A potem najbardziej spektakularna konkurencja: ćwiczenie driftów. Kierowcy wyjeżdżają na okrągły tor i robią porządny dym – niejeden szef za coś takiego natarłby uszu jak trzeba, ale podczas RoadStars Trophy jest to część doświadczenia.



Kierowcy wracają do hotelu tylko na chwilę, żeby się przebrać, ponieważ na kolację jadą parę kilometrów autobusem do portu Torredembarra. Czeka tu na nich grill na katamaranie. Pełen wrażeń dzień kończy się odprężającym wieczornym rejsem po Morzu Śródziemnym.



Delikatne lądowanie i wesoły start.

Zespół występujący w finale RoadStars Trophy 2018 jest kompletny. Uczestników nie da się już powstrzymać, zaraz wkraczają do akcji.

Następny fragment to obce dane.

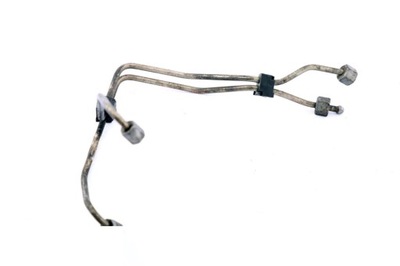 Mini cooper r56 d шланг тисковий пального 7804977 фото №1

Żadnych śladów zmęczenia – po przybyciu samolotem od późnego popołudnia 14 finalistów, doskonale nastrojonych i maksymalnie zmotywowanych, pojawia się na dziedzińcu. Po zameldowaniu się i powitalnym drinku praktycznie od razu pojawia się duch rywalizacji, który będzie dominował w nadchodzących dniach.



Oczywiście w pierwszej kolejności chodzi o zabawę i przyjaźń, ale zbieranie punktów jest również częścią RoadStars Trophy! Aby uczestnicy się poznali, czeka ich najpierw Catalan Bowling. To rodzaj gry w kręgle na świeżym powietrzu wykorzystującej bumerang, podczas której jeden z sześciu kręgli musi pozostać niestrącony. Wcale nie jest to proste – ale sprawia ogromną frajdę.



Po kolacji czas na kolejne ćwiczenie, w którym także zdecydowanie najważniejsza jest zabawa – podnoszenie szklanek z sangrią! Oczywiście ich zawartość można również wypić, ponieważ stężenie alkoholu jest niewielkie – w końcu wszyscy chcą być jutro w formie.